A resident at the Fon Du Lac Rehabilitation and Health Care Center in East Peoria, Illinois was hospitalized after being administered the wrong medication. The resident was given Clozaril, an antipsychotic and Wellbutrin, an antidepressant. The combination resulted in a swollen tongue, hallucinations, and an inability to walk or grasp objects.
Before distributing any medication, a nurse needs to follow a checklist that assures they are providing the right medicine to the correct patient, in the prescribed dosage, at the proper time, and in the appropriate form (liquid, pill, etc.). Because of the serious nature of distributing medications, it is a duty that can only be assigned to a licensed nurse. In addition, because of the increased chances of a medication error, a medication that is not used immediately needs to be destroyed.

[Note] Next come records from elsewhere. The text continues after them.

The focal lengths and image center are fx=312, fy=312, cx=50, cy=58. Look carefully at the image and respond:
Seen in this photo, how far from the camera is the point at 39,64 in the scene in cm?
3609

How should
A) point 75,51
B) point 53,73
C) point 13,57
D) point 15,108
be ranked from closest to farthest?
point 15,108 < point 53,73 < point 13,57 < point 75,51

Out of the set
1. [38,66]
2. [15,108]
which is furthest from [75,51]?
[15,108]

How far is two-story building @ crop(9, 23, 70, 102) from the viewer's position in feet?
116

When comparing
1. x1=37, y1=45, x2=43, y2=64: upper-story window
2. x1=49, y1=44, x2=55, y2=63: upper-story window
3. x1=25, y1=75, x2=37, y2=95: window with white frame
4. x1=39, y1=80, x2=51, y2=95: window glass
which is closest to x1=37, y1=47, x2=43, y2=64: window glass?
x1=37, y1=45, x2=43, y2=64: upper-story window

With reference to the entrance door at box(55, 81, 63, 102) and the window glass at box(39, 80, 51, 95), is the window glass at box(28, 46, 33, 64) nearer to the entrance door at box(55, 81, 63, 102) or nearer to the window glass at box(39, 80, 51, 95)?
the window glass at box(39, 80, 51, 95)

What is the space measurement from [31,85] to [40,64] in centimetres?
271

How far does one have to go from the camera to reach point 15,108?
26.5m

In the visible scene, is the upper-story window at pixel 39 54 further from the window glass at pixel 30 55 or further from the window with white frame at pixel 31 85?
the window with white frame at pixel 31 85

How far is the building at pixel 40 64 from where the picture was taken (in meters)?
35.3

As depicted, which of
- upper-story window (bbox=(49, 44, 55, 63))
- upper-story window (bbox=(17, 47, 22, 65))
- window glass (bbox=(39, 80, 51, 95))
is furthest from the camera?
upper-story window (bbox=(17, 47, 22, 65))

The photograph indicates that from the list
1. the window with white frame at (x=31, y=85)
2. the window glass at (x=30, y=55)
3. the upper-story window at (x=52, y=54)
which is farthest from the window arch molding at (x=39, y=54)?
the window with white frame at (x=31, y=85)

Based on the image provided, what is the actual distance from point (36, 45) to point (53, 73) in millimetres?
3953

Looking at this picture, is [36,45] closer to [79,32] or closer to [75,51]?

While the resident at Fon Du Lac did not suffer any long term negative consequences, that does nothing to lessen the seriousness of the medication error. According to the written report, the nurse in charge of distributing medications was preparing medications in advance and storing them in the medication cart, a clear violations of nursing home policy.
In addition to the aforementioned medication error, another resident was given medications for weeks after the prescription was discontinued. According to the administration of Fon Du Lac Rehabilitation, the nurse was dismissed from her position as a result of these violations.
Medication errors that result in symptoms like those experienced by the resident at Fon Du Lac can easily result in serious injuries. Hallucinations and a loss of coordination can easily result in nursing home falls or even a wrongful death.